**Short exercise:**
Rewrite the entries from the line containing "How far from the vantage" through the end of the entries, inclusive, changing "camera" to "viewer" and keeping everything else as it is.
=== Stored rows ===
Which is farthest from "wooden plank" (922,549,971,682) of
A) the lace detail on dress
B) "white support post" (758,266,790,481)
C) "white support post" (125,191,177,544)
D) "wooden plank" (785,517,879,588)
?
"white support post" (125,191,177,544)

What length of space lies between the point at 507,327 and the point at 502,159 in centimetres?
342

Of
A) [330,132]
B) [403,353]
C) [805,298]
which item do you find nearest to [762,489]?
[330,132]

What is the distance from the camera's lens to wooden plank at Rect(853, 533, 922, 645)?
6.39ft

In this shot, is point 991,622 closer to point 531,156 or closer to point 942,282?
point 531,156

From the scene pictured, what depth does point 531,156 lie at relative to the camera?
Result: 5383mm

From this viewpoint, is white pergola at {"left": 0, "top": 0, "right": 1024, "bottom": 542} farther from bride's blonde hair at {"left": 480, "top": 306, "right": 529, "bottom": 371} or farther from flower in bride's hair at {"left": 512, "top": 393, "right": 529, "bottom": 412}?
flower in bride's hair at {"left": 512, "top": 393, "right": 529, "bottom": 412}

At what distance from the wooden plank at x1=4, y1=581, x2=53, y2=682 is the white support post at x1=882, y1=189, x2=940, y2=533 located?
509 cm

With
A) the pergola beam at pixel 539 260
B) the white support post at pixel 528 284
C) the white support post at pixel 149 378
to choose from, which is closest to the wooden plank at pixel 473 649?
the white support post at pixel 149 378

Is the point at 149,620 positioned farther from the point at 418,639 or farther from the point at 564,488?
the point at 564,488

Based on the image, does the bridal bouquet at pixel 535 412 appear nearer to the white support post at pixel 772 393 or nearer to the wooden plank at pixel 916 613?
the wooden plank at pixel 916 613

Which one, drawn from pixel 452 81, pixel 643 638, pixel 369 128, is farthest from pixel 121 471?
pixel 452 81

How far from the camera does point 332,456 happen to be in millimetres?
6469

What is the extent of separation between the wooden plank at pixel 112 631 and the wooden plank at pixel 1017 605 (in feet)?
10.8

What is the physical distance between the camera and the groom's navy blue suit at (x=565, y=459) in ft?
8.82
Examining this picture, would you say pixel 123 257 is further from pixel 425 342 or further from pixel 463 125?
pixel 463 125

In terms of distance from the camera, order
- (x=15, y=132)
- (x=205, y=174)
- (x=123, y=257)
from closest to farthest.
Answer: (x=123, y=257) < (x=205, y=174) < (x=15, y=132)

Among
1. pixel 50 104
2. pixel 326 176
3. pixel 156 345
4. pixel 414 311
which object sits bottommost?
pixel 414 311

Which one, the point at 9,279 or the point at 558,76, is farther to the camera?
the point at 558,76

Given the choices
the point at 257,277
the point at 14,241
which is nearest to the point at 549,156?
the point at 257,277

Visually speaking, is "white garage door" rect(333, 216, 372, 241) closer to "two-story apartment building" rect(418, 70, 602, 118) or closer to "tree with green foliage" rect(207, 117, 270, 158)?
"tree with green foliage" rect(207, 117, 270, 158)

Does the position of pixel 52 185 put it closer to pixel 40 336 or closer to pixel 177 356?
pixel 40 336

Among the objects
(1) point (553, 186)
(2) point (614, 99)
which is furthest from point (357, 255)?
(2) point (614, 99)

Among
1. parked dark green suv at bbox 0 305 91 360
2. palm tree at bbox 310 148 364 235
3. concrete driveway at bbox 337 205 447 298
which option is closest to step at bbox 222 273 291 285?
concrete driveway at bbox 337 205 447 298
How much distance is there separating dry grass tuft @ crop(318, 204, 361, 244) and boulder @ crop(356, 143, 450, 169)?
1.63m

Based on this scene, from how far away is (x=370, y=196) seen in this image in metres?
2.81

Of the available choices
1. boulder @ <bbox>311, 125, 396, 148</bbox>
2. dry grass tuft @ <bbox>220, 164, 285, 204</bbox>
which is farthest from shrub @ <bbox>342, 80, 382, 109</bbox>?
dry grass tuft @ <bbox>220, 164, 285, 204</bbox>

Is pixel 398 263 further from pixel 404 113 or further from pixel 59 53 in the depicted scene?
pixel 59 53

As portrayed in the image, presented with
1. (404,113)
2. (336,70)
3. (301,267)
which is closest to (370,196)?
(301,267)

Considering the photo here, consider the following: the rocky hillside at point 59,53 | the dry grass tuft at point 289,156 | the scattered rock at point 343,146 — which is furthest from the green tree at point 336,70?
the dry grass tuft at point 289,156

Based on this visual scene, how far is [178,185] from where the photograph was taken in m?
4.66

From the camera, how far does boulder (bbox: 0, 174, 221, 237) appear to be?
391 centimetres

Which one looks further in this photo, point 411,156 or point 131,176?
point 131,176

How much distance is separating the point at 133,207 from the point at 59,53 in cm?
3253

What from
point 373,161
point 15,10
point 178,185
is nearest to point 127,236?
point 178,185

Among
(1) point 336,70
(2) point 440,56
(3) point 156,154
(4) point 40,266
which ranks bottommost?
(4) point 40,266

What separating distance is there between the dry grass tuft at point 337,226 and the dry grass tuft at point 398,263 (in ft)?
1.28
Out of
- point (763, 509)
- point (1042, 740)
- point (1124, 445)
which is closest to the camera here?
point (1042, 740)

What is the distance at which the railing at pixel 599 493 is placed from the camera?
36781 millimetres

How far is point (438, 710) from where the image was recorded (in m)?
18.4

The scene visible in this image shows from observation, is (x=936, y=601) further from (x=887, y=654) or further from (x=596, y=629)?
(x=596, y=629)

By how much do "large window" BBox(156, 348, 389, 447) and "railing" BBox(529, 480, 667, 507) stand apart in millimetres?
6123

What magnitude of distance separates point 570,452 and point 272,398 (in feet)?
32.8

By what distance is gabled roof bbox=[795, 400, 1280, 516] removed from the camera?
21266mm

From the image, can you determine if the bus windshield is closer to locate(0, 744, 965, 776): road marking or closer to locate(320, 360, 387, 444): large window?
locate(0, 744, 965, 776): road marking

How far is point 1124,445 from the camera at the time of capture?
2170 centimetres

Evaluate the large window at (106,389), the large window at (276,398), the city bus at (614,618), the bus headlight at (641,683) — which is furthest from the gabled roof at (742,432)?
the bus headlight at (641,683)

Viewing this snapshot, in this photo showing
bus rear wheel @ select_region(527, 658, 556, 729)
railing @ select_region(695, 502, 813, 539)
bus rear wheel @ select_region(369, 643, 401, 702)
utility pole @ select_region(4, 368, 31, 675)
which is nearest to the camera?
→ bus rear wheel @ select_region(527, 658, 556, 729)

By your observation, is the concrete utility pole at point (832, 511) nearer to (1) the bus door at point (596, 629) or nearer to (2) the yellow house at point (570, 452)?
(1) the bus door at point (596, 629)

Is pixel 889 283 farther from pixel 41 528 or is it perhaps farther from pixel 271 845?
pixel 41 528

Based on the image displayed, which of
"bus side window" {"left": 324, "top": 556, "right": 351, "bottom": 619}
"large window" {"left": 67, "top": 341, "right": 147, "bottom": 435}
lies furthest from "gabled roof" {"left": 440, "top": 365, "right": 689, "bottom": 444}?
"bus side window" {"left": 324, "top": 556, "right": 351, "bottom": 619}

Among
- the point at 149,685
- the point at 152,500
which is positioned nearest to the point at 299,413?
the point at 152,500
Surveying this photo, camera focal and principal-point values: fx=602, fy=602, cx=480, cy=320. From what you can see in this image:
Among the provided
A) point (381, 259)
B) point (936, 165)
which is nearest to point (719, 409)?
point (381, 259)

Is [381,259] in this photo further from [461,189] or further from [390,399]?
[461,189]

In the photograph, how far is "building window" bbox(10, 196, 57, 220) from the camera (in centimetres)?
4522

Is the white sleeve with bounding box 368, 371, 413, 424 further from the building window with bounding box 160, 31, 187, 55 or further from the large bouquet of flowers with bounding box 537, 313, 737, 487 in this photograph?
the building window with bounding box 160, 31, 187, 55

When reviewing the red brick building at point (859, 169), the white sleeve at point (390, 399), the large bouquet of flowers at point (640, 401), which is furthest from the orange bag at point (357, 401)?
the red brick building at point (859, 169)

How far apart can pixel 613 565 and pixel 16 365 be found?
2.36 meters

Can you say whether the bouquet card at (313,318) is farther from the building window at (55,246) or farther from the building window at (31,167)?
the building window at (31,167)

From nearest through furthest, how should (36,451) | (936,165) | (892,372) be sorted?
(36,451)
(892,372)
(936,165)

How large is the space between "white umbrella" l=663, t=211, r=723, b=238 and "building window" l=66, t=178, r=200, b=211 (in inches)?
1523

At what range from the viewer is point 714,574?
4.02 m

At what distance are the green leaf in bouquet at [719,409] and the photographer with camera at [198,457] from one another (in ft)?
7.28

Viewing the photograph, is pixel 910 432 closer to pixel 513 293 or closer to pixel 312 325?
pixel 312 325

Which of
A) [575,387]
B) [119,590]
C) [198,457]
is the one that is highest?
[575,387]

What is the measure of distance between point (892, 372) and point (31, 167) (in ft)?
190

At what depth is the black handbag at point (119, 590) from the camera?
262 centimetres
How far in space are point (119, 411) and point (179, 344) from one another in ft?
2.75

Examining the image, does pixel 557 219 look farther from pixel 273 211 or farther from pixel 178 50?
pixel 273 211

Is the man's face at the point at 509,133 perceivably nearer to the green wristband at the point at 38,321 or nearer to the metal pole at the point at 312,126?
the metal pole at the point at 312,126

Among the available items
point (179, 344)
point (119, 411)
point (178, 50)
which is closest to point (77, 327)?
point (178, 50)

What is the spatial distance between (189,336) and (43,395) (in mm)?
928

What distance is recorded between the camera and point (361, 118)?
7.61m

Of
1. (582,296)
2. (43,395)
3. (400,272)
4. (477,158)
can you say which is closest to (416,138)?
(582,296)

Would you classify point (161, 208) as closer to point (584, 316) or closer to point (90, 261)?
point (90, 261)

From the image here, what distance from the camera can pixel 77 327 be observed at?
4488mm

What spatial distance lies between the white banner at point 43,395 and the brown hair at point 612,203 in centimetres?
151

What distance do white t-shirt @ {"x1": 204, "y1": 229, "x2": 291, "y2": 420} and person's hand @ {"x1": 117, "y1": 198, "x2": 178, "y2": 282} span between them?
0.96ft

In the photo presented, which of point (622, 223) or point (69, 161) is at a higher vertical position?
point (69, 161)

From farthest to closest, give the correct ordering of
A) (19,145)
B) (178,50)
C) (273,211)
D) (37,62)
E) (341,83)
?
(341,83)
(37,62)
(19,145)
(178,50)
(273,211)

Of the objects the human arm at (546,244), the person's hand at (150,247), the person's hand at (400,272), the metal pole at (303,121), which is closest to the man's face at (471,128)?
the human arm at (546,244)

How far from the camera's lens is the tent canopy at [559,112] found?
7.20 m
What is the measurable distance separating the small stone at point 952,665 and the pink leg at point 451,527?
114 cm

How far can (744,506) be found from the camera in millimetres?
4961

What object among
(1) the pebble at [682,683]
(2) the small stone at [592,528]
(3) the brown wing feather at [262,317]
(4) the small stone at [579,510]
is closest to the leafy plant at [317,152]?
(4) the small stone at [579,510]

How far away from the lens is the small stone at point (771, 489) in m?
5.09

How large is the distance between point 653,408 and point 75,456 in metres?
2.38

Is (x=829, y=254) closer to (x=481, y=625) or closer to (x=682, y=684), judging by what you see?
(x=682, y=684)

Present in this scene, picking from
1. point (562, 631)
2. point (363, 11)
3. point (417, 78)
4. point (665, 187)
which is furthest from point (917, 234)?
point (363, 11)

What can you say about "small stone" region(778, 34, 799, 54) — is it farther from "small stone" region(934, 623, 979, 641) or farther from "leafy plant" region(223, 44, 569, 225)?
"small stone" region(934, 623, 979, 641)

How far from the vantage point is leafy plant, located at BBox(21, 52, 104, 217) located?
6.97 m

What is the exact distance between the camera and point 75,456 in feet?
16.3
===
**Task response:**
How far from the vantage point is leafy plant, located at BBox(21, 52, 104, 217) located?
6.97 m

What is the exact distance between the viewer and point 75,456 in feet?
16.3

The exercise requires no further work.